*READING PASSAGE*:
____________

Obesity Changes Heart Muscle
Being overweight or obese can hurt the heart, even in people who don’t have heart disease .
New research from Australia spotlights obesity’s independent effects on the hearts of healthy people who have excess weight.
The study was conducted by experts including Thomas Marwick, MBBS, PhD, FRACP, of Australia’s University of Queensland. Their report appears in the Nov. 9 issue of the journal Circulation.
Marwick and colleagues focused on 142 healthy men and women who averaged 44 years old. None of the participants had heart disease, high blood pressure, type 2 diabetes, or any known symptoms of heart failure.
Based on body mass index (search), an indirect measure of body fat, participants were divided into four groups: severely obese (BMI of more than 35), mildly obese (BMI of 30-34.9), overweight (BMI of 25-29.9), and normal (BMI less than 25).
Although the participants seemed healthy by ordinary screening measures, such as blood pressure reading, electrocardiogram (search), and ultrasound of the heart, the researchers detected subtle effects of excess weight on the hearts of overweight and obese participants.
Many problems of the heart were revealed by a new kind of ultrasound technology, which the researchers used to get an in-depth look at participants’ heart muscle and function, as well as treadmill exercise tests and blood samples.
Ultrasound images showed that severely obese participants had significantly reduced pumping function in their hearts’ lower chambers, compared with participants with normal BMI. In other words, the left chambers or ventricles in the hearts of severely obese participants had a harder time contracting (systolic function) and relaxing (diastolic function). Therefore people with excess weight had compromised their heart function, even though they were not known to have heart disease.

____________

*REQUIREMENT*: Extend the reading on obesity and heart muscle, picking up after its final sentence. The entries that follow have no connection to the reading on obesity and heart muscle.

____________

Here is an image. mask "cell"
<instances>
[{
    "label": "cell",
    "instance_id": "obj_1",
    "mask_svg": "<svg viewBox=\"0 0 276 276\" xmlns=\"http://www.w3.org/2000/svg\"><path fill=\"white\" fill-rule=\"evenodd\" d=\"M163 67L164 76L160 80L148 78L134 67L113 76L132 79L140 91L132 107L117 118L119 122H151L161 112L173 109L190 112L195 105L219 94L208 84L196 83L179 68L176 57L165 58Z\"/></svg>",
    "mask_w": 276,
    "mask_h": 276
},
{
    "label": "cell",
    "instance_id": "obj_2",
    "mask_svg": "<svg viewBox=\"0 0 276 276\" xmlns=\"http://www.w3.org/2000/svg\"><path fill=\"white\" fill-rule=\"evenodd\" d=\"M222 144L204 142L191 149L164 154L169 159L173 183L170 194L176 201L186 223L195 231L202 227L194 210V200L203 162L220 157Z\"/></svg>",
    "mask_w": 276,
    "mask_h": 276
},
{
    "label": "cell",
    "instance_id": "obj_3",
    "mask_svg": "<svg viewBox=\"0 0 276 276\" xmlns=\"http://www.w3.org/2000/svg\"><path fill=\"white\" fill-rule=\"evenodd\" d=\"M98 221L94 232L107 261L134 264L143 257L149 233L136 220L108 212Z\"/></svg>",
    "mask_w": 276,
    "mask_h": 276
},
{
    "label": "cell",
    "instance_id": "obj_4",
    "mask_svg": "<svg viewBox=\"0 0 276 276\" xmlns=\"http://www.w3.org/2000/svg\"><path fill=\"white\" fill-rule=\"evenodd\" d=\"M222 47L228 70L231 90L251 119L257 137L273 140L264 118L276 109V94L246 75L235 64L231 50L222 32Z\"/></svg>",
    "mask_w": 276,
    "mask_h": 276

____________

*SOLVED PROBLEM*:
Mildly obese and overweight patients had the same problem to a lesser, but still significant, degree. The condition could be a warning sign of future heart failure, in which the heart can’t pump out enough blood.
Treadmill tests showed that exercise capacity was reduced in participants who were overweight, mildly obese, or severely obese, with the most obese people having the least capacity for exercise.
Likewise, participants’ blood samples showed that those with higher-than-normal BMI also had higher insulin levels after fasting. Again, the problem was worst in the severely obese group. High fasting insulin levels (search) could eventually lead to insulin resistance and type 2 diabetes (search), which are both risk factors for heart disease.
“Weight control is an important issue not just in your risk of heart attack or high blood pressure, but in how your heart functions,” says Marwick in a news release. “We detected subtle changes that we think are steps along the way to developing heart failure.”
According to the release, the researchers are now working on clinical trials of exercise and medication to counter insulin resistance to protect the heart from disease. If you don’t want to wait for those results to come in, a health care provider can help you take care of your heart and weight.